▶ [Assignment]:
Extract each line of the listing below that contains the word "Immigrants".

▶ [Extracted data]:
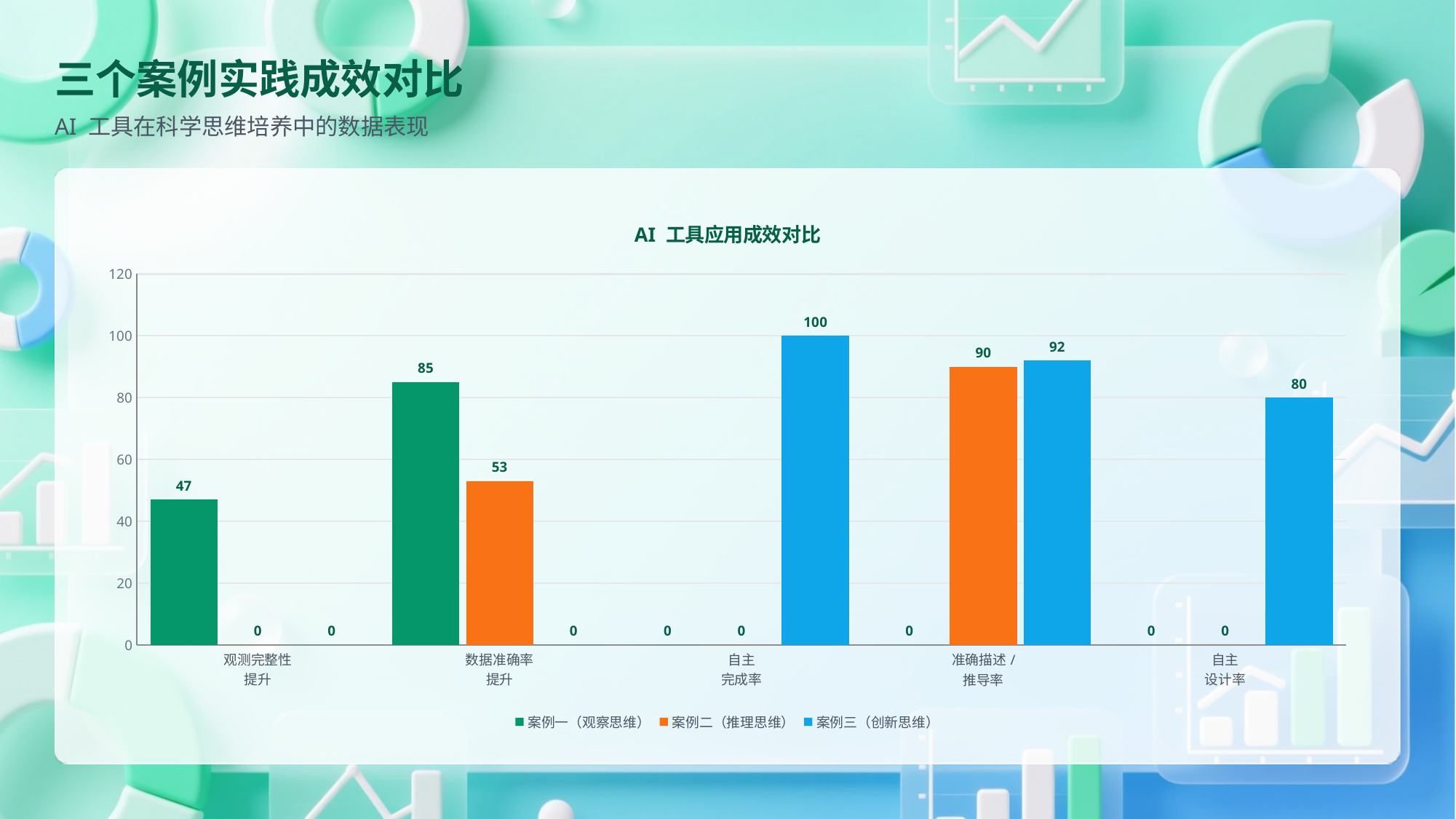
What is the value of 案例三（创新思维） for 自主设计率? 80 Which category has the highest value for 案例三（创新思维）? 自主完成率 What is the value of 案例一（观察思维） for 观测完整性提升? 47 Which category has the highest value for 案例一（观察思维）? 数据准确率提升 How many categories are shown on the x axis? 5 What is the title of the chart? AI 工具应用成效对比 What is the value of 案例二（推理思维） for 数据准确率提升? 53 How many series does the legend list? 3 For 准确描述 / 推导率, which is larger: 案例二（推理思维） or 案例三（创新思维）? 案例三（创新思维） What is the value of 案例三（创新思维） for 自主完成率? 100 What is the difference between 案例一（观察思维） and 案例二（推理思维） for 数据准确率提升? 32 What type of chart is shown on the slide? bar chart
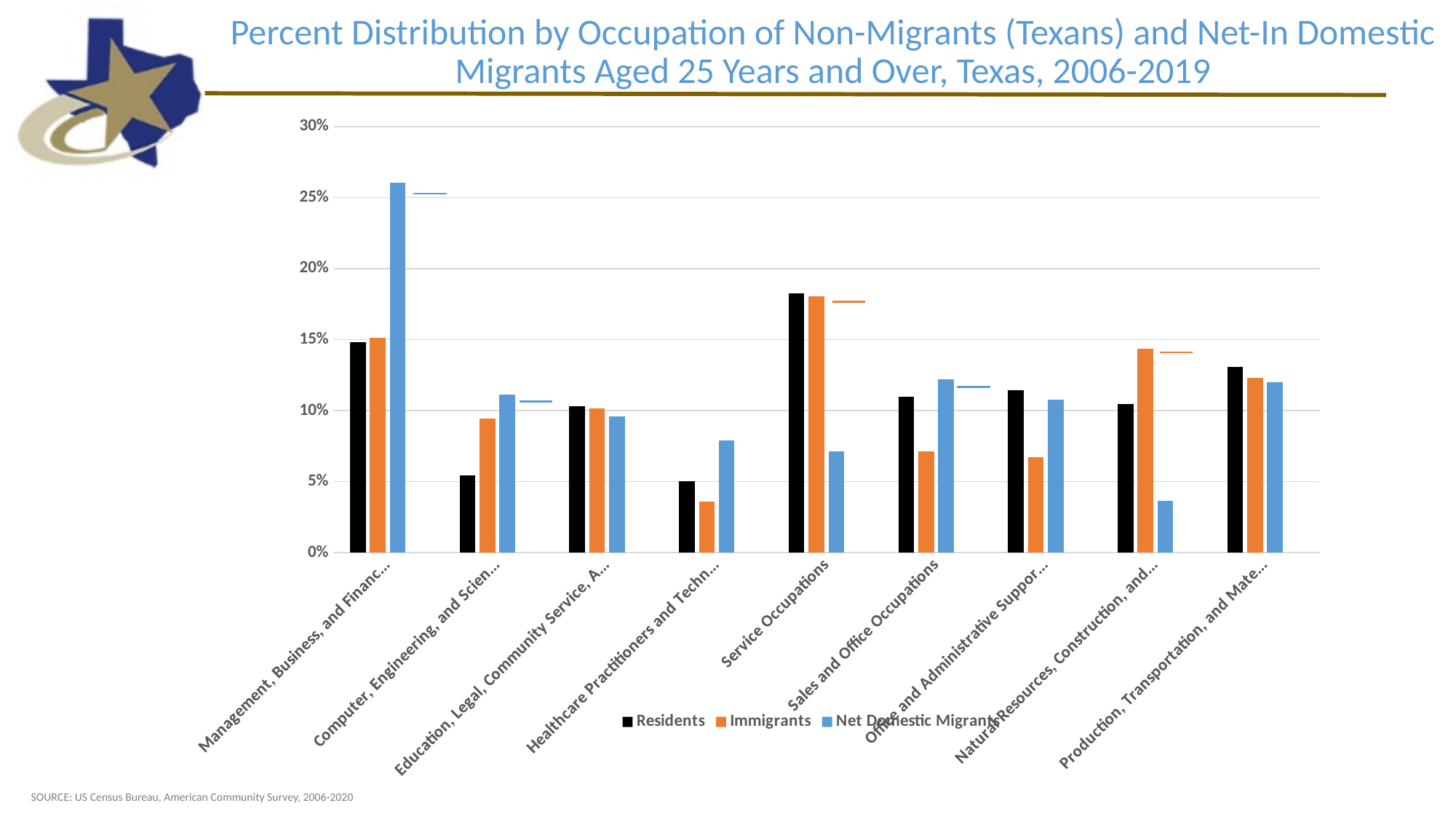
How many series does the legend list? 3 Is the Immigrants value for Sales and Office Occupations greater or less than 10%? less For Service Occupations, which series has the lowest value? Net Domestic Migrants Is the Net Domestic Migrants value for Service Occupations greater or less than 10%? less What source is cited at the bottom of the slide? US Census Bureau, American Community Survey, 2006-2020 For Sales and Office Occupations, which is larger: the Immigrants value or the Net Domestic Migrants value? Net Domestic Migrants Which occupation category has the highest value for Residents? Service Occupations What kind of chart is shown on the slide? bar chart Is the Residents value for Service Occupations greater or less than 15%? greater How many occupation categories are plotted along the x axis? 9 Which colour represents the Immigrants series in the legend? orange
---
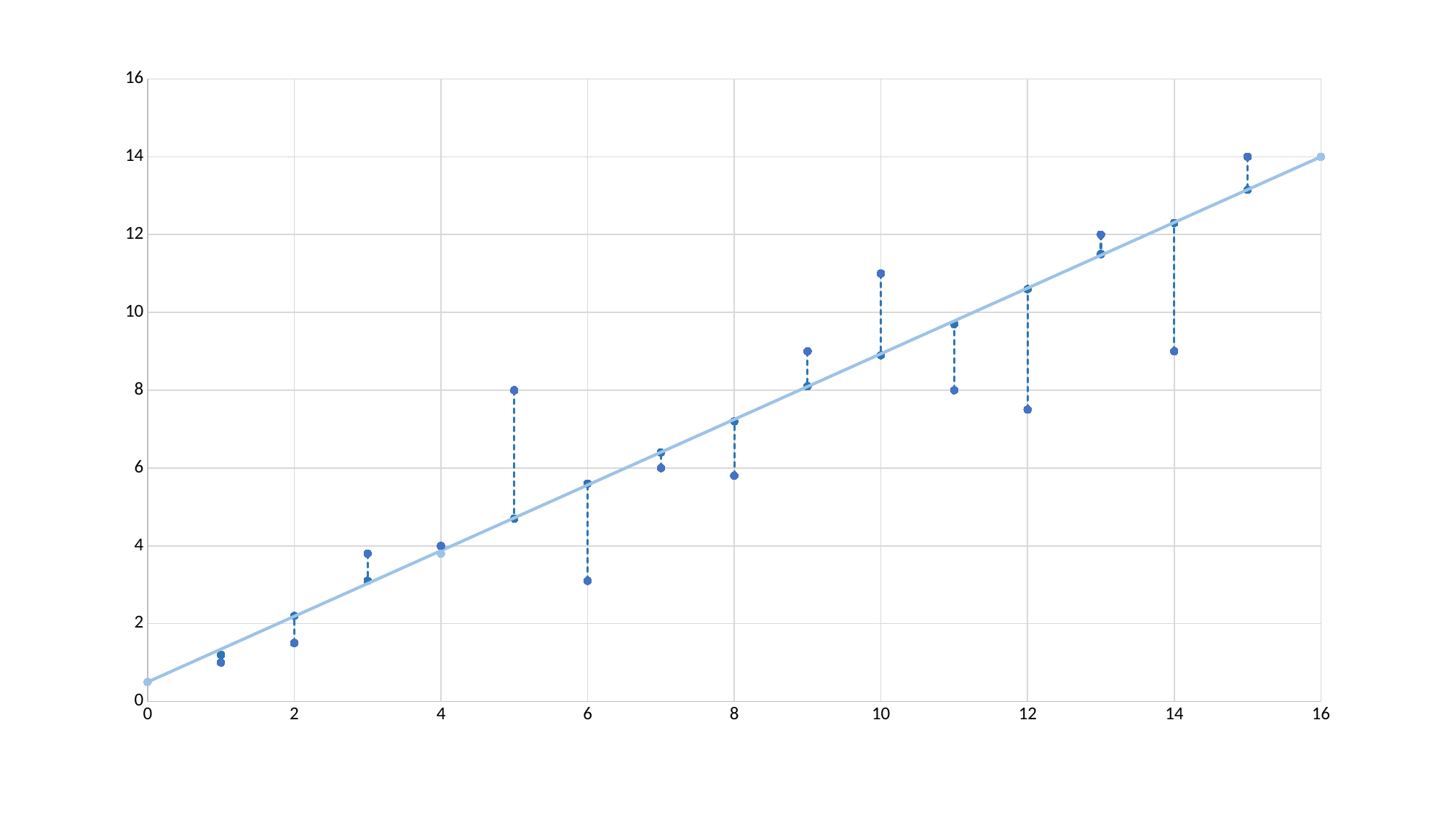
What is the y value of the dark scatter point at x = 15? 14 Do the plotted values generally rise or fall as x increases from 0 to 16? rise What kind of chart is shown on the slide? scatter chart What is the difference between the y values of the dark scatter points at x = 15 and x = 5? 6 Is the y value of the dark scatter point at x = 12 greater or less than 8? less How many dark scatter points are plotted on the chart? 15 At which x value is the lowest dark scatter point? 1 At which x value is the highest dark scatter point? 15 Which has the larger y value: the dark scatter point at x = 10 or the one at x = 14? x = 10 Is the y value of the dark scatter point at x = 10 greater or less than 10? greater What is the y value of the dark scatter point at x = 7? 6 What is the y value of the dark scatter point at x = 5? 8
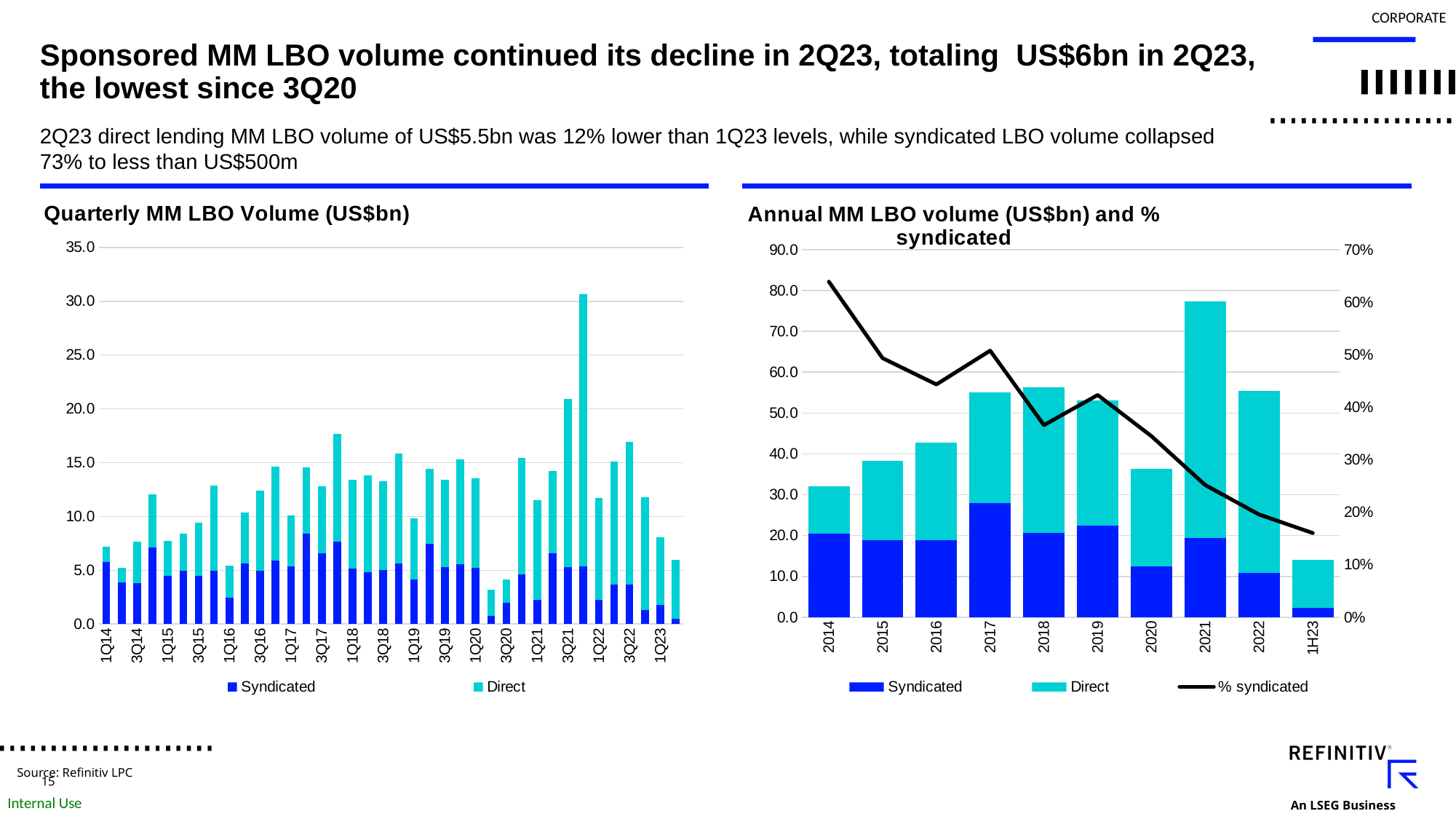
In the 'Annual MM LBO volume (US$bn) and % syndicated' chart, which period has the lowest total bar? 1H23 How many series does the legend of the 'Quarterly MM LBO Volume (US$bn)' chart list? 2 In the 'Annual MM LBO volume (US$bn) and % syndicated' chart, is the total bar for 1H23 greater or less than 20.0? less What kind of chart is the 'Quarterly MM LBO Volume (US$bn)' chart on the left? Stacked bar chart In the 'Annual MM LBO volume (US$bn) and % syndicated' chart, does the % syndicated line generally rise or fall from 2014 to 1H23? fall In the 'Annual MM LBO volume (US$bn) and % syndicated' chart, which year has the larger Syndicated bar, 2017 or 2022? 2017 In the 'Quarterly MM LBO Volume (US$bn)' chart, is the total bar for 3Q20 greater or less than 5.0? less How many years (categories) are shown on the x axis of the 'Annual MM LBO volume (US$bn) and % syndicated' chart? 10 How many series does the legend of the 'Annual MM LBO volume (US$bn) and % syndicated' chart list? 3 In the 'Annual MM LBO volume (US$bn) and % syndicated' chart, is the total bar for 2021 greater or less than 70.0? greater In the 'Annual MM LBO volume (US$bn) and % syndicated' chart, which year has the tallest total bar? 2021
...
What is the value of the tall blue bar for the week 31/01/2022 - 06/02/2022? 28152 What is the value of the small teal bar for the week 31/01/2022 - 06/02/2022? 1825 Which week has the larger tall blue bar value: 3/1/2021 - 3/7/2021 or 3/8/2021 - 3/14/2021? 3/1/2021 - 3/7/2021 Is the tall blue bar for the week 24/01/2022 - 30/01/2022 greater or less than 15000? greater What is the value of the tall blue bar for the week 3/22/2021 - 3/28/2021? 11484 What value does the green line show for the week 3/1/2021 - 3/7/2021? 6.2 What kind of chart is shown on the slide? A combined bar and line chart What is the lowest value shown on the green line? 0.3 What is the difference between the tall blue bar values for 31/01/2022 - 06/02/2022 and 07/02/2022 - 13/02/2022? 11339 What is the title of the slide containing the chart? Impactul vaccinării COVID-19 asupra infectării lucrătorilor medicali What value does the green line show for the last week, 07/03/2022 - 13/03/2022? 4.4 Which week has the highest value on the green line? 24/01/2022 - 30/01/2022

▶ [Response area]:
How many series does the legend list? 3 Is the Immigrants value for Sales and Office Occupations greater or less than 10%? less For Service Occupations, which series has the lowest value? Net Domestic Migrants Is the Net Domestic Migrants value for Service Occupations greater or less than 10%? less What source is cited at the bottom of the slide? US Census Bureau, American Community Survey, 2006-2020 For Sales and Office Occupations, which is larger: the Immigrants value or the Net Domestic Migrants value? Net Domestic Migrants Which occupation category has the highest value for Residents? Service Occupations What kind of chart is shown on the slide? bar chart Is the Residents value for Service Occupations greater or less than 15%? greater How many occupation categories are plotted along the x axis? 9 Which colour represents the Immigrants series in the legend? orange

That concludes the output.